• _SUPPLIED DATA_
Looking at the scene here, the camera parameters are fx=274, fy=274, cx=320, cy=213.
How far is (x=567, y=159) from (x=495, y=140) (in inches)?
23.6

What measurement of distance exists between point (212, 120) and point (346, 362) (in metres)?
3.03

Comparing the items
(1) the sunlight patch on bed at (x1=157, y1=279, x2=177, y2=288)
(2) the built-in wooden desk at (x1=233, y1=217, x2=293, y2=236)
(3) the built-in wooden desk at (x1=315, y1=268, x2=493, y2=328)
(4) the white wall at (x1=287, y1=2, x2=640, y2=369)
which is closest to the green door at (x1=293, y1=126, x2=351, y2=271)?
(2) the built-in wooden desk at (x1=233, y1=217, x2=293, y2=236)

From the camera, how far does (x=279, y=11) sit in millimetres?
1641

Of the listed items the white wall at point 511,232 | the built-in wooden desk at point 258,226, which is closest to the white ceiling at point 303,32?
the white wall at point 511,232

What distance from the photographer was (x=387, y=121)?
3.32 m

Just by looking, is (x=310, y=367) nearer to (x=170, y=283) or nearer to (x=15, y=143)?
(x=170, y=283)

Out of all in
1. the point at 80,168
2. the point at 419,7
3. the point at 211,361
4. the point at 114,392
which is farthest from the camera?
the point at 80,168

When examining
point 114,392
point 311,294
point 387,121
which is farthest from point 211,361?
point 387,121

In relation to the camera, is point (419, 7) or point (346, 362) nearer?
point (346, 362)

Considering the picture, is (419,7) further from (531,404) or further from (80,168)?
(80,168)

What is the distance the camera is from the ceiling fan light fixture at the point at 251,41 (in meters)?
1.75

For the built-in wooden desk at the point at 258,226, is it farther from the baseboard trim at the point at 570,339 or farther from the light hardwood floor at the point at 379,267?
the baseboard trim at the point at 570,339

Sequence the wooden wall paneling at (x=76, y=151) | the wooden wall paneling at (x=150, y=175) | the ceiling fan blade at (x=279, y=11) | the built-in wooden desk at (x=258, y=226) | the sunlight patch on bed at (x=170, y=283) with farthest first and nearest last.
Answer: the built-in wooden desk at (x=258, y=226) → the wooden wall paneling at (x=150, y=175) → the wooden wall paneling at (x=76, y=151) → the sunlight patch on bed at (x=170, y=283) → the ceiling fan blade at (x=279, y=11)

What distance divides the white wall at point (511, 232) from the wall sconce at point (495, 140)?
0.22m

• _TASK TO COMPLETE_
Reproduce the listing above verbatim, from first line to last.

• _COMPLETE OUTPUT_
Looking at the scene here, the camera parameters are fx=274, fy=274, cx=320, cy=213.
How far is (x=567, y=159) from (x=495, y=140) (in inches)?
23.6

What measurement of distance exists between point (212, 120) and point (346, 362) (in metres)?
3.03

Comparing the items
(1) the sunlight patch on bed at (x1=157, y1=279, x2=177, y2=288)
(2) the built-in wooden desk at (x1=233, y1=217, x2=293, y2=236)
(3) the built-in wooden desk at (x1=315, y1=268, x2=493, y2=328)
(4) the white wall at (x1=287, y1=2, x2=640, y2=369)
which is closest to the green door at (x1=293, y1=126, x2=351, y2=271)?
(2) the built-in wooden desk at (x1=233, y1=217, x2=293, y2=236)

From the camera, how far does (x=279, y=11) sit in millimetres?
1641

Of the listed items the white wall at point 511,232 | the built-in wooden desk at point 258,226, which is closest to the white ceiling at point 303,32?
the white wall at point 511,232

What distance from the photographer was (x=387, y=121)?
3.32 m

Just by looking, is (x=310, y=367) nearer to (x=170, y=283) or nearer to (x=15, y=143)?
(x=170, y=283)

Out of all in
1. the point at 80,168
2. the point at 419,7
3. the point at 211,361
4. the point at 114,392
which is farthest from the camera?
the point at 80,168

When examining
point 114,392
point 311,294
point 387,121
which is farthest from point 211,361?
point 387,121

In relation to the camera, is point (419, 7) or point (346, 362) nearer?
point (346, 362)

Considering the picture, is (419,7) further from (531,404) or further from (80,168)?
(80,168)

What is the distance the camera is from the ceiling fan light fixture at the point at 251,41 (in meters)?
1.75

For the built-in wooden desk at the point at 258,226, is it farther from the baseboard trim at the point at 570,339 or farther from the light hardwood floor at the point at 379,267?
the baseboard trim at the point at 570,339

Sequence the wooden wall paneling at (x=76, y=151) | the wooden wall paneling at (x=150, y=175) | the ceiling fan blade at (x=279, y=11) | the built-in wooden desk at (x=258, y=226) | the sunlight patch on bed at (x=170, y=283) with farthest first and nearest last.
Answer: the built-in wooden desk at (x=258, y=226) → the wooden wall paneling at (x=150, y=175) → the wooden wall paneling at (x=76, y=151) → the sunlight patch on bed at (x=170, y=283) → the ceiling fan blade at (x=279, y=11)

What distance divides the white wall at point (511, 232) from the wall sconce at point (495, 140)?
0.22m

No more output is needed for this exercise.